* [Assigned task]: Your copy should begin at the line containing "贾母为什么对贾宝玉如此宠爱？" and end at the last line of the records; transcribe those lines exactly and leave out every picture.

Brief descriptive captions:

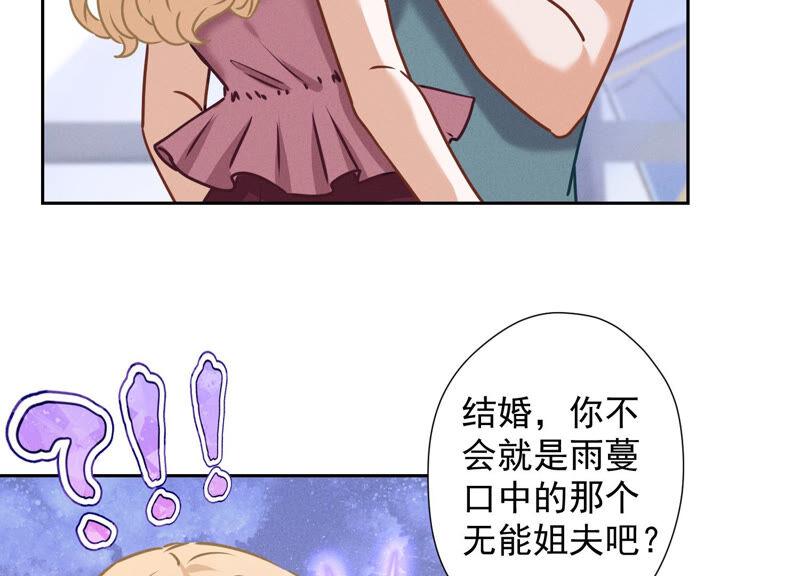最豪赘婿 龙王殿韩漫全集-第64话 无能姐夫？无删减无遮挡章节图片 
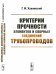 Критерии прочности элементов и сварных соединений трубопроводов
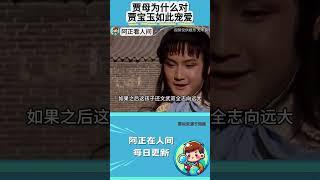 贾母为什么对贾宝玉如此宠爱？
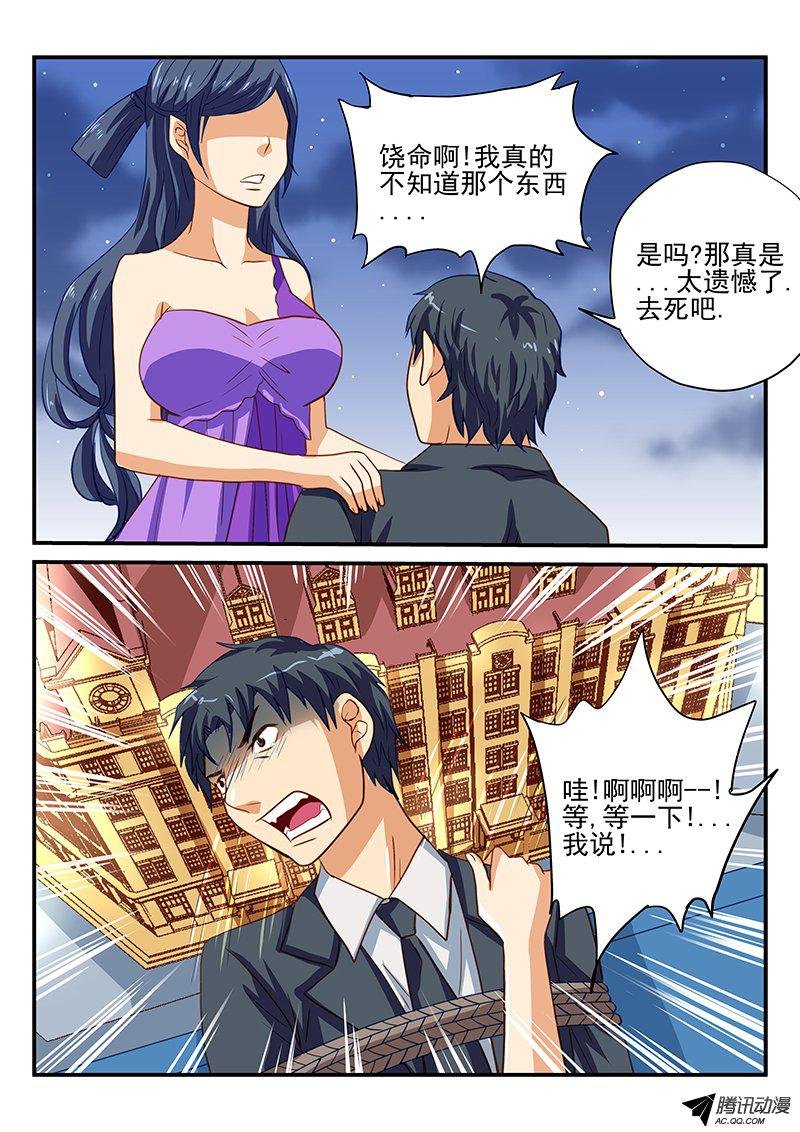 第44话 记忆的碎片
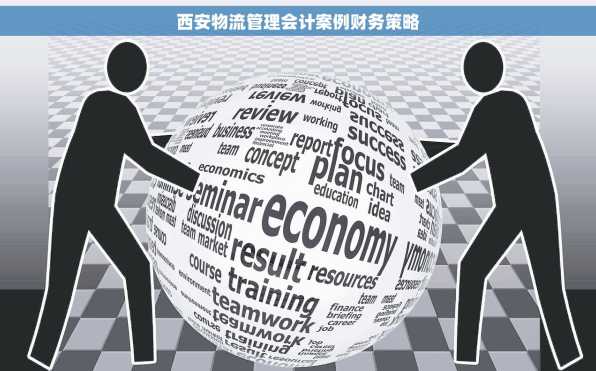 西安物流管理会计案例财务策略
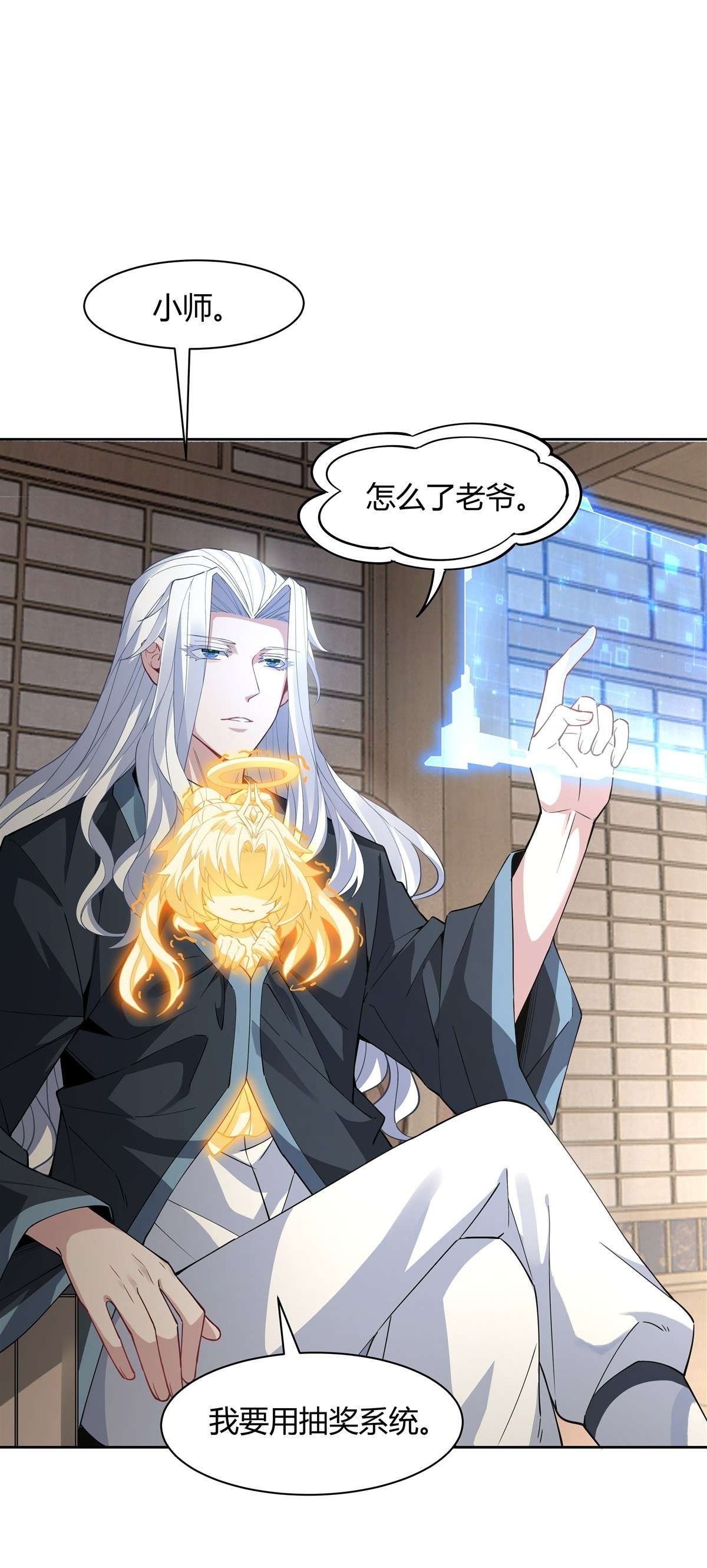 我的女徒弟们都是未来诸天大佬41 天阶人形傀儡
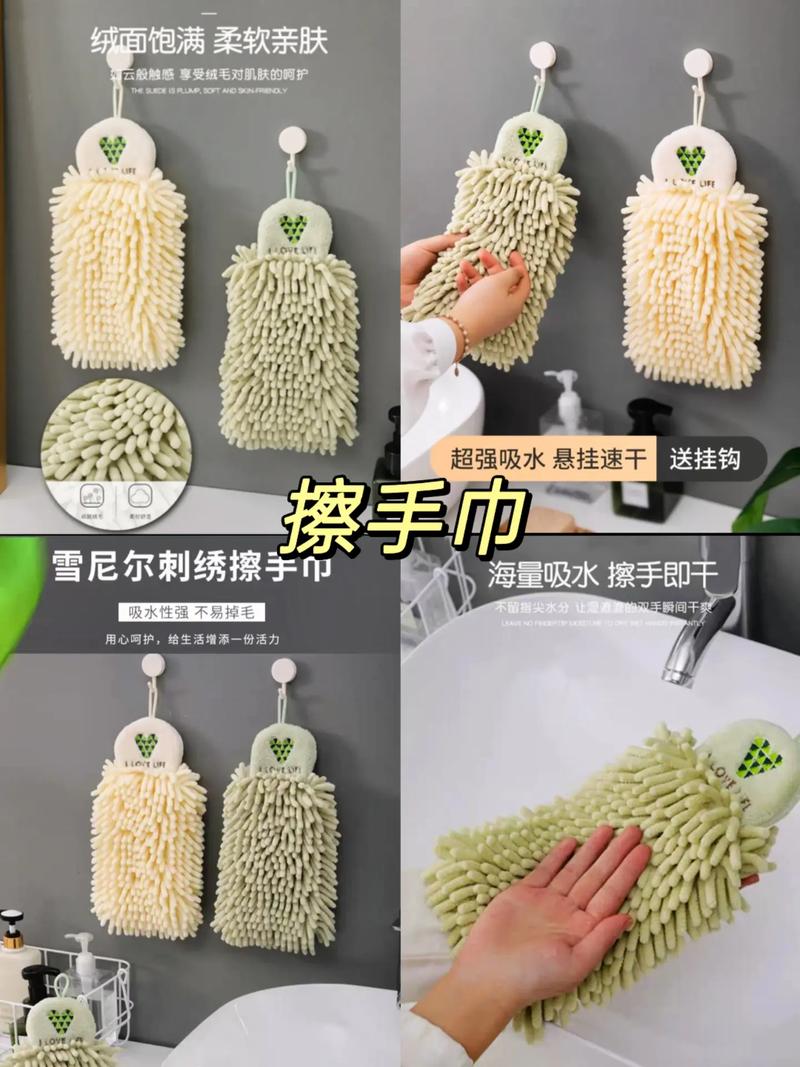 旧毛巾改造成擦手巾，柔软又吸水
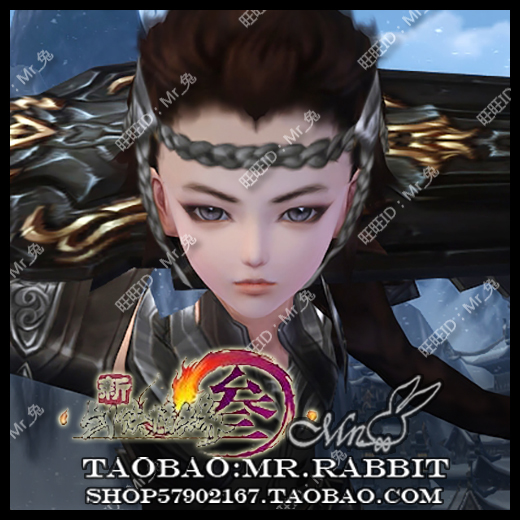 棒动态,龟地墓地风水图解,花千骨妖神素描图教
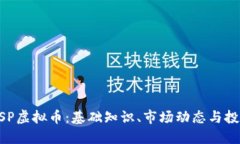 了解USP虚拟币：基础知识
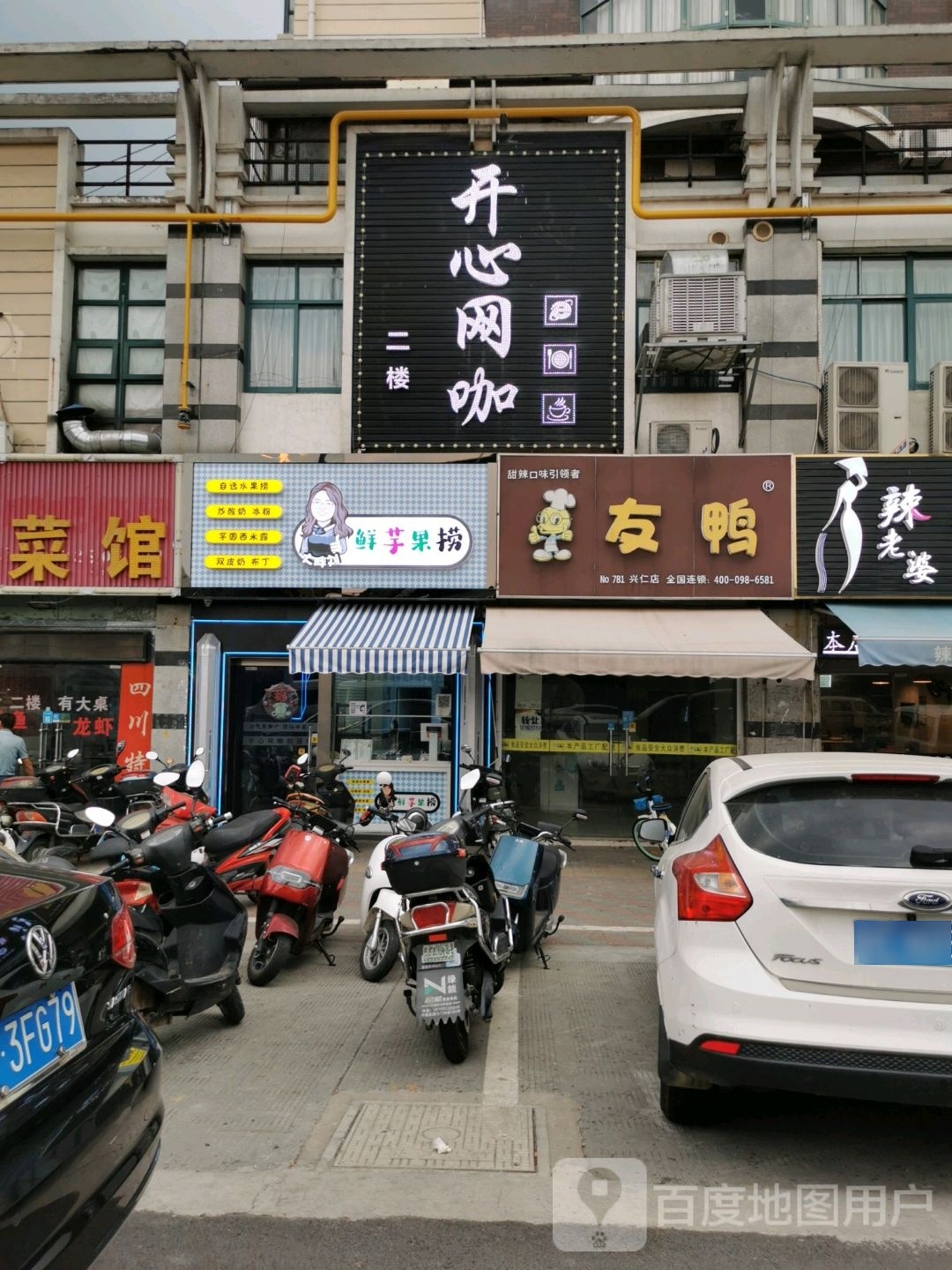 鲜芋果店金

* [Exercise output]:
 贾母为什么对贾宝玉如此宠爱？
 第44话 记忆的碎片
 西安物流管理会计案例财务策略
 我的女徒弟们都是未来诸天大佬41 天阶人形傀儡
 旧毛巾改造成擦手巾，柔软又吸水
 棒动态,龟地墓地风水图解,花千骨妖神素描图教
 了解USP虚拟币：基础知识
 鲜芋果店金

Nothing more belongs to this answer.